Le style est clair et précis, le passé militaire de l’auteur transparait dans les nombreuses références militaires techniques. La langue s’adapte selon les milieux décrits : parlé des banlieues, jargon militaire, ou technocratique de Bruxelles. Le réalisme de son style, des descriptions ne peut que nous rappeler les épreuves, attentats traversés par les démocraties contemporaines, et son livre peut s’interpréter comme un avertissement avisé d’un spécialiste personnellement impliqué contre ces dangers. C’est une invitation à comprendre les mécanismes subtils d’infiltration des démocraties occidentales, d’endoctrinement des éléments les plus malléables, en général les plus jeunes, et du lent travail de sape des institutions ; bref c’est beaucoup plus qu’un thriller lambda, un livre on ne peut plus actuel qui pose question.

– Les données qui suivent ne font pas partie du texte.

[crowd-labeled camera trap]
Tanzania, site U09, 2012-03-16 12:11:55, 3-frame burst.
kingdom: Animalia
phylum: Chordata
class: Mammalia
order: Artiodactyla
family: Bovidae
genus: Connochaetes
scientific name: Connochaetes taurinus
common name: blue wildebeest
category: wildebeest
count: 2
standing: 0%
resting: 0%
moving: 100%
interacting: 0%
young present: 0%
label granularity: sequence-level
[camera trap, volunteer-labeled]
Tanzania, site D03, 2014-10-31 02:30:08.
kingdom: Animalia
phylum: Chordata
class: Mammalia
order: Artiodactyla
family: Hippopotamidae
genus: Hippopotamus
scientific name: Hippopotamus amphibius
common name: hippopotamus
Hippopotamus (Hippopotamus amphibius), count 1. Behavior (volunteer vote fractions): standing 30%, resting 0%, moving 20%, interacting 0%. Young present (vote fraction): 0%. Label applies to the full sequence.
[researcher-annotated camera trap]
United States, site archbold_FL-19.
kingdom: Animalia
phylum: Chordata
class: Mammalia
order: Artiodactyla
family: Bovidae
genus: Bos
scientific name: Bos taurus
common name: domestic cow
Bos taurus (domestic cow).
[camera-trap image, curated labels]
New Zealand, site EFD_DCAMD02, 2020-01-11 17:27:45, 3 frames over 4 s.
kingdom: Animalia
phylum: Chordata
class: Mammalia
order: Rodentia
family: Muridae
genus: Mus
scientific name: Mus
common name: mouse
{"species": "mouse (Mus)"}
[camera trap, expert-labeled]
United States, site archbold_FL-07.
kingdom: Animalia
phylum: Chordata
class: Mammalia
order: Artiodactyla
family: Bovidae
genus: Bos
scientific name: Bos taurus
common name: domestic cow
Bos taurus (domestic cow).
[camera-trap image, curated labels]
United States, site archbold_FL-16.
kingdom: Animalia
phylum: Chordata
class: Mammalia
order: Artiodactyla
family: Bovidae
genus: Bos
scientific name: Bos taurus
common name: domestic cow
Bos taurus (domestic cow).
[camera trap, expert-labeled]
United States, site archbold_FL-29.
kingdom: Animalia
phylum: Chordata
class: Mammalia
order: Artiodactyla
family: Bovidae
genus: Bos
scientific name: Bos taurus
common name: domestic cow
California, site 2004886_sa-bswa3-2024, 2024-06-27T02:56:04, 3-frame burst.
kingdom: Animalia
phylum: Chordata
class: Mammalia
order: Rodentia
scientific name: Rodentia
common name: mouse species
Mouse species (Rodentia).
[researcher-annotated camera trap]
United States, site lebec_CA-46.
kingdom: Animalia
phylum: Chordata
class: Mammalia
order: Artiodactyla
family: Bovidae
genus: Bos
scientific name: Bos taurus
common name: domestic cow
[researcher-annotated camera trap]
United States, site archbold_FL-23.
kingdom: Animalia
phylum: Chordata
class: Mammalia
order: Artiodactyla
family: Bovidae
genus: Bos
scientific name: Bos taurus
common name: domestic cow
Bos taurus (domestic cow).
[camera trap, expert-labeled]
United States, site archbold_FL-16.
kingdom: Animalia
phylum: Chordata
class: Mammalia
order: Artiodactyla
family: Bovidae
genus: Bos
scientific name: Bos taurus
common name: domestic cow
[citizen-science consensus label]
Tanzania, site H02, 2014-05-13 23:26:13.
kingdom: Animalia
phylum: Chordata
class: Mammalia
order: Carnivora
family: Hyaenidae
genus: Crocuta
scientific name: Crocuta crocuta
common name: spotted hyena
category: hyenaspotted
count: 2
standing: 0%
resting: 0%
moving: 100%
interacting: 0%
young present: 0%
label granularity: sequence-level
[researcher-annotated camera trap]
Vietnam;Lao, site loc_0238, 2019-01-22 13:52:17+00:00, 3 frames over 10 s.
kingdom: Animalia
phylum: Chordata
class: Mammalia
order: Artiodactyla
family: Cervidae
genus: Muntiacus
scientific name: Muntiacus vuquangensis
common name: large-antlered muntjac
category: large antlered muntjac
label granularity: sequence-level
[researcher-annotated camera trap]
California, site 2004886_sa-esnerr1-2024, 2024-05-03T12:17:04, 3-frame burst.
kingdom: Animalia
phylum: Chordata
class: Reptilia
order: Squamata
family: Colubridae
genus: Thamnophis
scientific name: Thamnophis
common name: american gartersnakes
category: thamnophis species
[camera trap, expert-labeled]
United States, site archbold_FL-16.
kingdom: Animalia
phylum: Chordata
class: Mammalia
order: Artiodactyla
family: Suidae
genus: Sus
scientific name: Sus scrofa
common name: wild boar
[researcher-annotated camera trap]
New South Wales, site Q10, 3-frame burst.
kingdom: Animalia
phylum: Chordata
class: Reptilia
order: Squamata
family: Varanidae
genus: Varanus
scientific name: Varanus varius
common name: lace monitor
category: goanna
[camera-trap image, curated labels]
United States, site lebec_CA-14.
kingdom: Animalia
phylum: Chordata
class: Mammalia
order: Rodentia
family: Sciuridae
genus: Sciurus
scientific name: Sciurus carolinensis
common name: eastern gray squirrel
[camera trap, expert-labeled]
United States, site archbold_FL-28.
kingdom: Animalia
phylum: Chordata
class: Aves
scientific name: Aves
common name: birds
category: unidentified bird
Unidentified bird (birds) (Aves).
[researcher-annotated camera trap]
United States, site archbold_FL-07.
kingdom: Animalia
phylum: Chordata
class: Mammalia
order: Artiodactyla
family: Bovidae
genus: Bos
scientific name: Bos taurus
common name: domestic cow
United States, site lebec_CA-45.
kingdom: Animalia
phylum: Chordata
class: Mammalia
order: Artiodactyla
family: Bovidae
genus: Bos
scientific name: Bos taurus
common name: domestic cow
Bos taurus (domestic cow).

Ce roman se caractérise par sa pertinence : tant les questions posées, les soubresauts décrits  rappellent notre monde actuel : paupérisation, crises économiques et sociales récurrentes,  abandon des banlieues, embrigadement des jeunes immigrés etc. Koistinen dérange et égratigne nombre de mesures et politiques en cours aujourd’hui : tolérance de pratiques ou comportements religieux séditieux, collaboration naïve avec des mouvements religieux, implication de régimes d’Afrique du Nord ou du Moyen Orient, erreurs de jugement dans des conflits ethniques, etc. La principale qualité de cet ouvrage est sa lecture facile. Toute proportion gardée, le profane découvre les rouages de l’islamisation, le processus de radicalisation, les stratégies d’implantation en zones de perdition, et surtout le B.A.-BA du glossaire de base islamiste.

Ce thème de la montée de l’Islamisme toujours latent dans notre monde revient bien trop souvent au premier plan. On se demande comment un livre aussi pertinent sorti en 2014 -ayant donné lieu à une suite publiée en 2019- et traduit en anglais n’existe pas en français ? Il y a là matière à un bon scénario de film.